The foreign ministers of Turkey and Iran agreed Friday to boost trade relations and pledged greater cooperation on resolving the Syria crisis despite their differences on the issue.
At a joint news conference, Iranian Foreign Minister Mohammad Javad Zarif expressed his country's support to Turkey over last month's failed coup attempt by military officers that left more than 270 people dead.
Turkish Foreign Minister Mevlut Cavusoglu was quick to heap praise and thanks on his Iranian counterpart. Cavusolgu stressed how important Zarif’s support was during the July 15 takeover attempt.
"During the coup night, I did not sleep until morning nor did my friend Javad Zarif. He was the foreign minister I talked to most, calling me five times during the night," Cavusoglu said.
US-based cleric Fethullah Gulen, whose followers Turkey blames for a failed coup, is shown in still image taken from video, as he speaks to journalists at his home in Saylorsburg, Pennsylvania, July 16, 2016.
Lack of Western solidarity
Turkey has complained of a lack of solidarity from Western allies who have raised concerns over Turkey's massive crackdown on alleged supporters of a movement led by U.S.-based Muslim cleric Fethullah Gulen. Ankara accuses Gulen of orchestrating the plot to overthrow President Recep Tayyip Erdogan.

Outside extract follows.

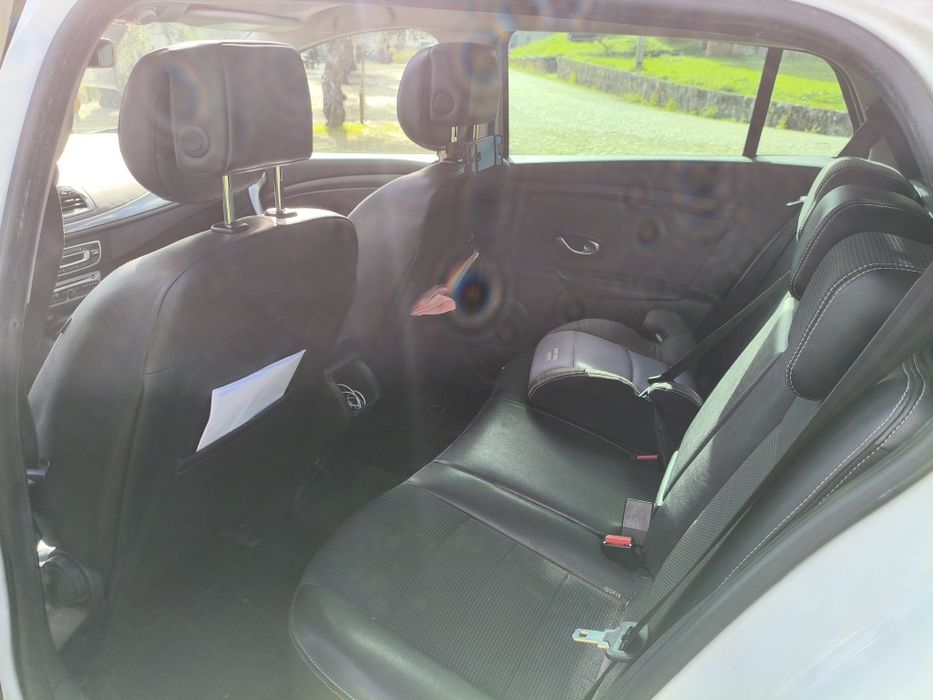 Renault Megane Sport Tourer GT Line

Ankara, complaining of a slow Western response, also is infuriated by growing criticism in Washington and Europe over its ongoing crackdown against alleged coup plotters. More than 35,000 people have been detained, of which nearly 18,000 have been arrested.

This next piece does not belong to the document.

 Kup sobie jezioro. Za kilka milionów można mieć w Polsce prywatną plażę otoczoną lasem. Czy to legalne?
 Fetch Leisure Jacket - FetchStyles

Tehran’s support of Ankara is predicted to have positive consequences.
"It's very important for us," declared Ayse Sozen Usluer, Erdogan's chief international adviser. "Whoever gave support to democracy in Turkey and democratic regime in Turkey is very important for us and we will always remember that."
During his Ankara visit, Zarif also met with Erdogan.
Deepening a divide?
Political columnist Semih Idiz of Turkey’s Cumhuriyet newspaper predicts that Tehran’s support during the failed coup will facilitate ongoing efforts to improve relations as well as drive Turkey away from its allies.
"Yet even before the coup, we saw a move to these improved relations," he said. "And of course Iran was one the first countries to come and condemn the coup. Of course, it tried to change the situation to its own advantage by saying Saudi Arabia and Qatar were not so keen in condemning the coup against Erdogan."
Turkey's friends, Iran's rivals
Saudi Arabia and Qatar, both rivals of Iran, have in the last few years become among Ankara’s strongest regional allies. Their relationships are strengthened by a shared support of rebel forces fighting the Syrian regime, which is strongly backed by Tehran.
But Usluer played down differences over Syria with Tehran.
"We don't have serious problems between Iran and Turkey," he said. "We have various cooperative areas in the region. We only have different foreign policy approaches in the region. That's why from time to time we stand on different sides. But these are not serious problems [that] will affect Turkish Iranian relations in the region."
During Zarif’s Friday visit to Ankara, the two countries committed to deepening economic cooperation, particularly in the field of energy. Ankara is striving to become a bridge for Iranian gas to European markets.
"There will be a deepening of relations with Iran, no matter what, in economic ties," predicted International relations expert Soli Ozel of Istanbul’s Kadir Has University.
But he warned age-old rivalries would remain.
"Iran’s hegemonic aspirations, no matter who runs Turkey, are going to be a thorn in the side of the Turkish government. So as usual we will both compete and cooperate," Ozel said.
Zarif’s visit follows Erdogan’s visit this week to Moscow, in which both sides agreed to work together more closely in resolving the Syrian civil war and fighting Islamic State militants.